I was sitting by myself on a chair in the Palace courtyard this afternoon, waiting for Babaji Rao who had gone in on some business, when the stout Hindoo doctor came waddling out of the Queen's apartments.

“How is the child?” I asked, as he came over to me.

“Much better,” he said. “It is only a heat-rash and there is no fever.”

“How do you know there is no fever?” I asked slyly.

“I do it this way,” he explained. “I make the nurse place her hand on the child's body and keep it there; then I feel the nurse's hand and so discover how much heat has been transmitted by the patient.”

Later in the afternoon the Political Agent arrived in Garha, and the Dewan made excuses for the Maharajah's absence, saying that the little Prince had smallpox and so His Highness could not, on that account, personally receive his guest.
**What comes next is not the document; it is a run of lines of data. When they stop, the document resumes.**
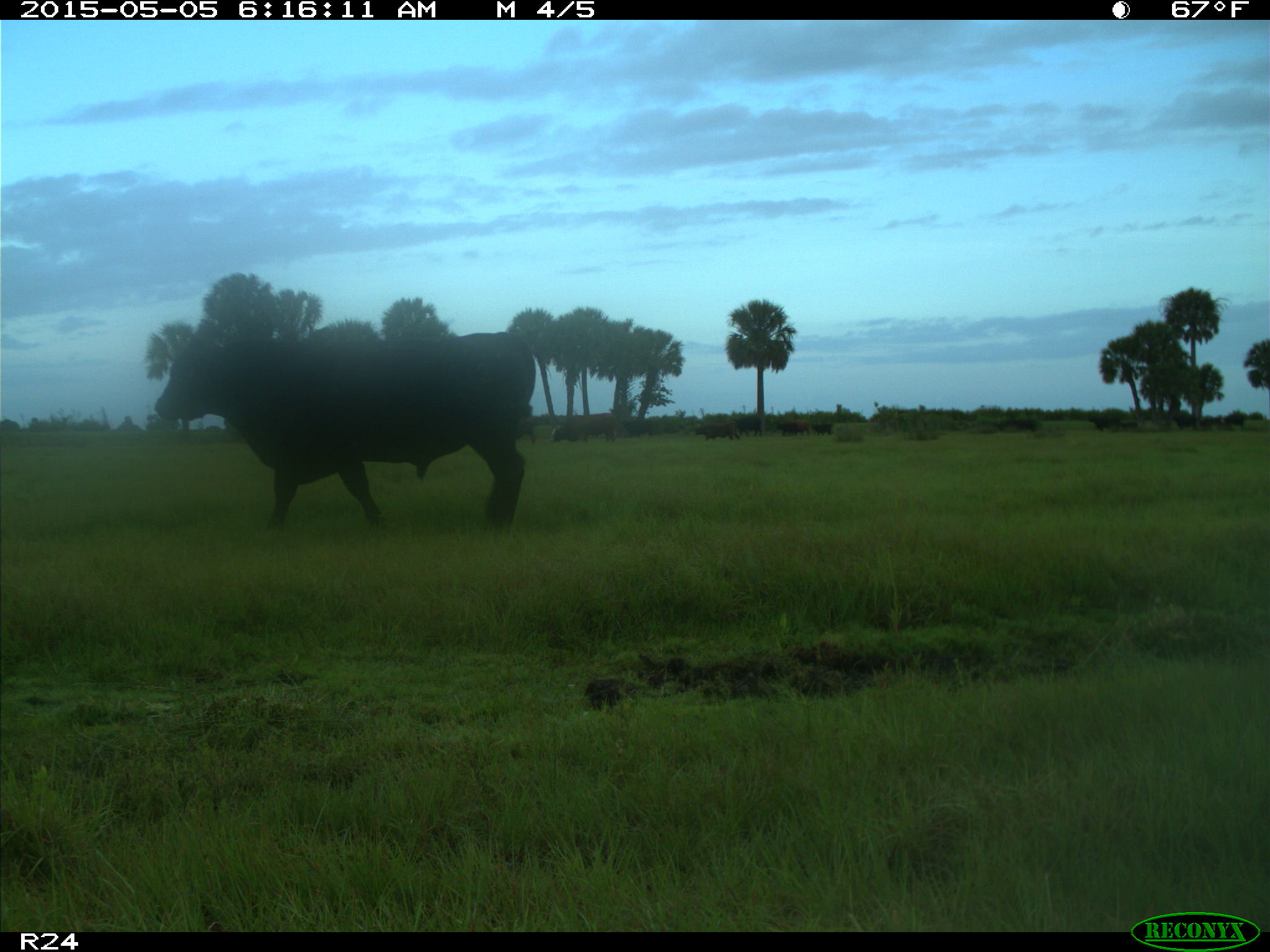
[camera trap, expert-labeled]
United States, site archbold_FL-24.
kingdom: Animalia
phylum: Chordata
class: Mammalia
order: Artiodactyla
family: Bovidae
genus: Bos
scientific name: Bos taurus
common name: domestic cow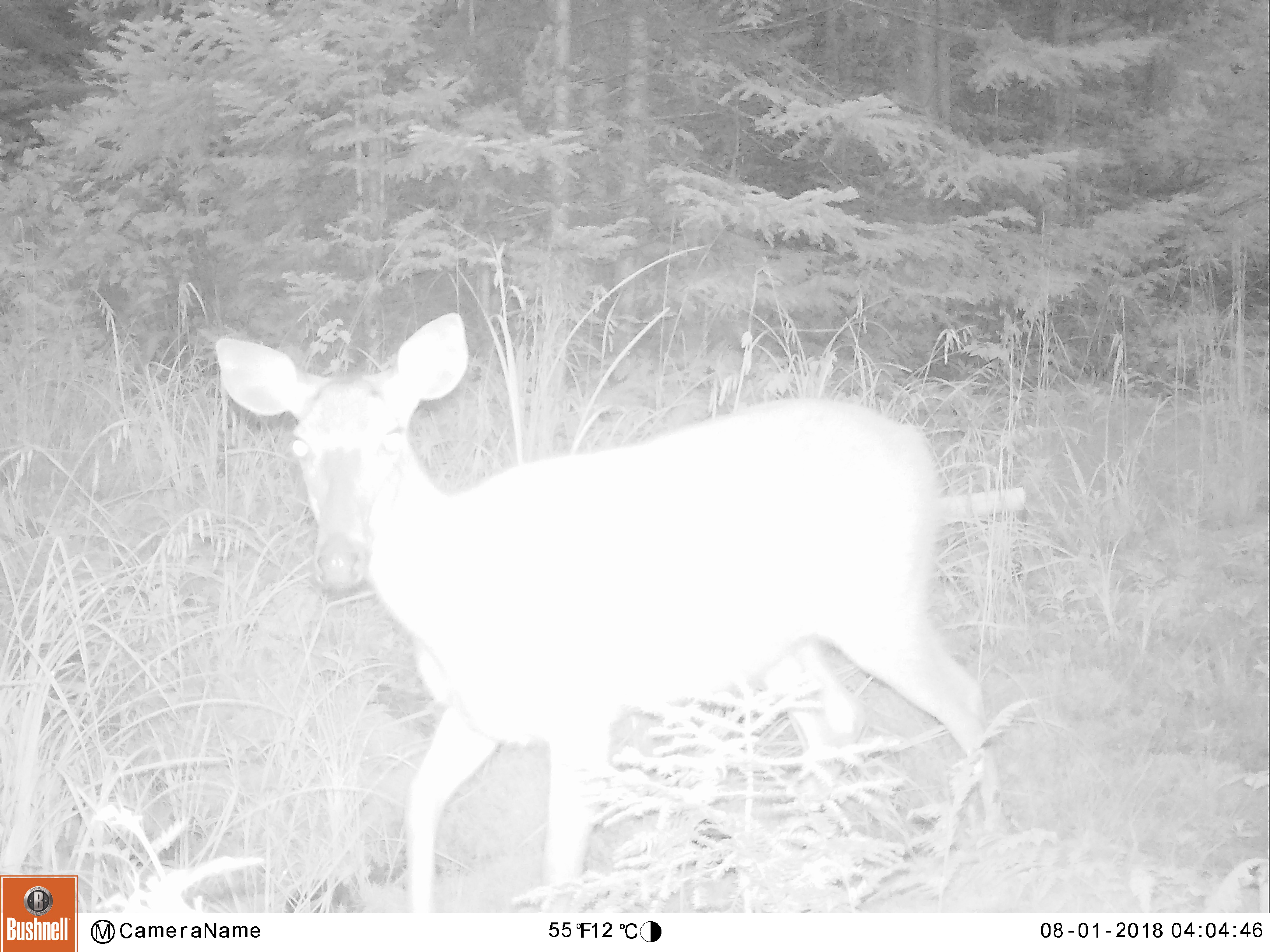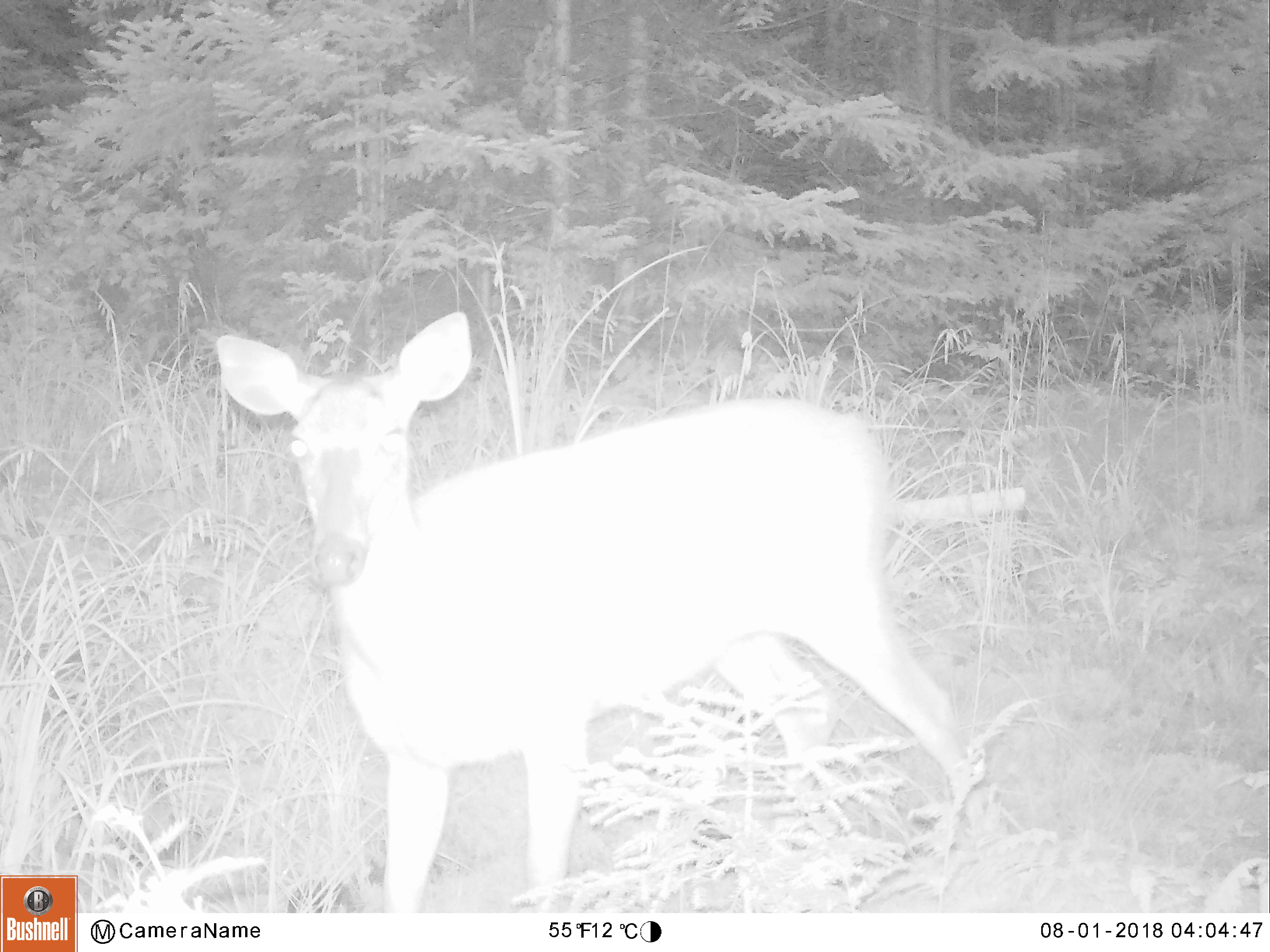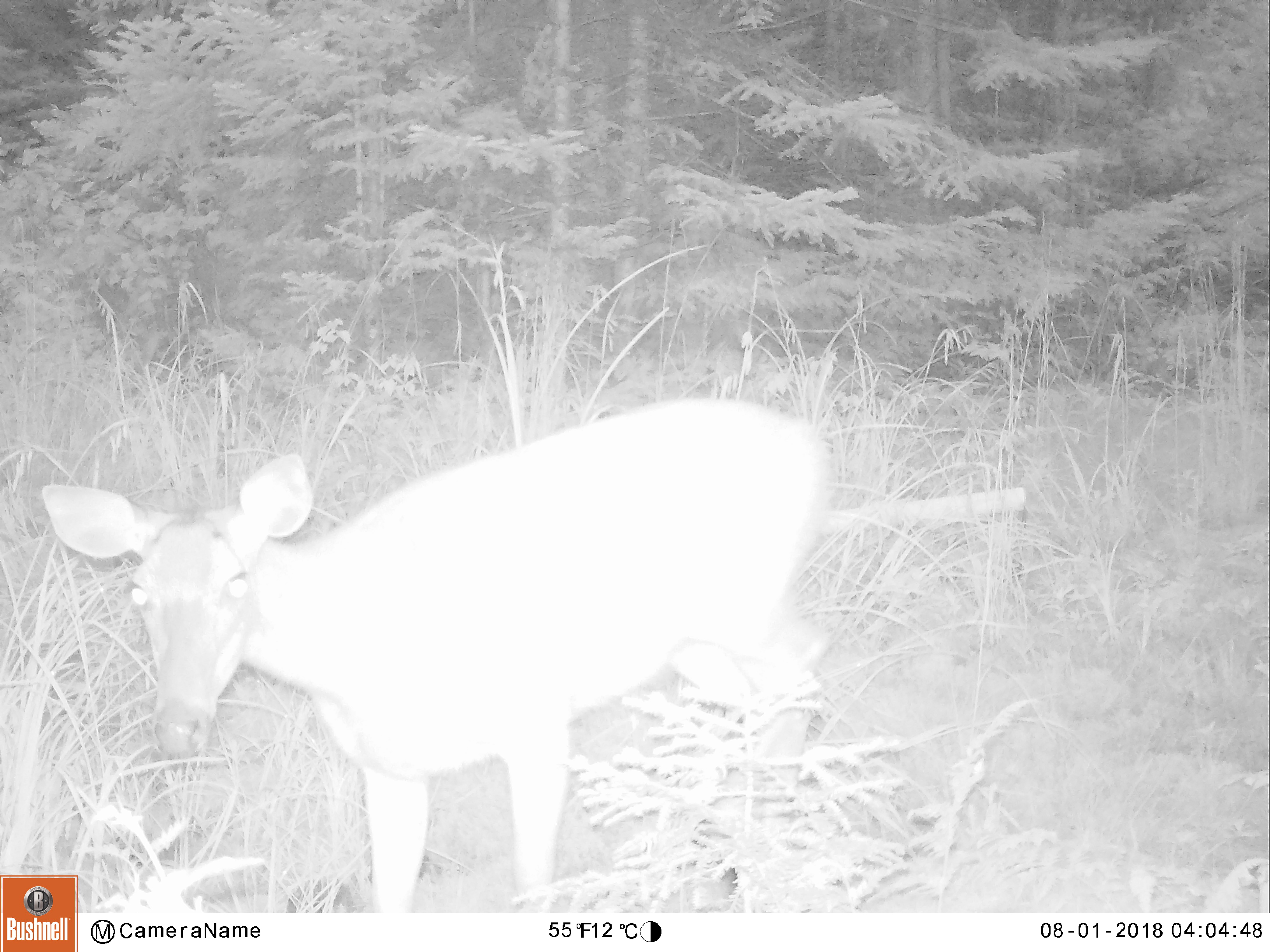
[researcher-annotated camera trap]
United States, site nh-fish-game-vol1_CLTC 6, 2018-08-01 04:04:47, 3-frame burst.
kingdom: Animalia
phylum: Chordata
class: Mammalia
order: Artiodactyla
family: Cervidae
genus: Odocoileus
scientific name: Odocoileus virginianus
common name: white-tailed deer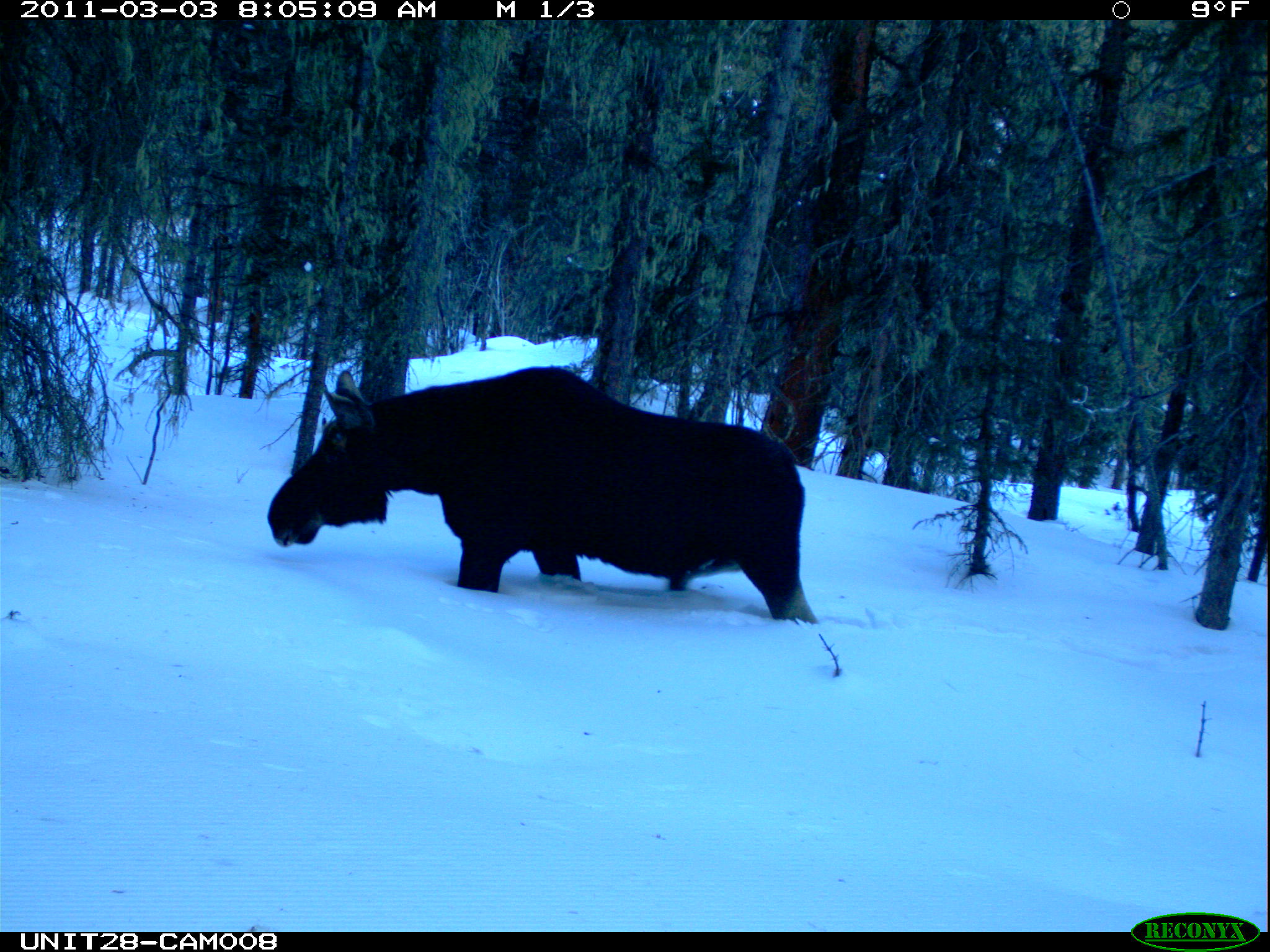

“It is thought to be measles, not smallpox,” said Babaji Rao.

“Smallpox,” repeated the Dewan firmly.

“It is a heat-rash,” piped the stout doctor from the background.

“Anyway,” observed the Dewan with finality, “we are taking it to be smallpox, and Their Highnesses are observing the rites.”

An Englishman who sat at my hotel table in Delhi, I remember, told me that he had contracted smallpox within twenty-four hours of arriving in India, from dirty sheets in the ———Hotel, Bombay. I expressed surprise at his unblemished appearance, and he said he shared my surprise; he had expected to look like a gruyère cheese for the rest of his life.

I visited the ———Hotel myself on a number of occasions when I was in Bombay, but without ill consequences. The only note I have about it is of an Indian soldier, in khaki, wearing puttees but no boots or socks, whom I noticed one day chatting to the clerk at the reception desk. His slight claim upon my interest was that he dropped a pencil on the floor, but instead of bending down to pick it up, he merely glanced at it, seized it deftly between his toes and, without interrupting his conversation or altering the indolent attitude in which he leant against the desk, lifted his foot and restored the pencil to his dangling hand.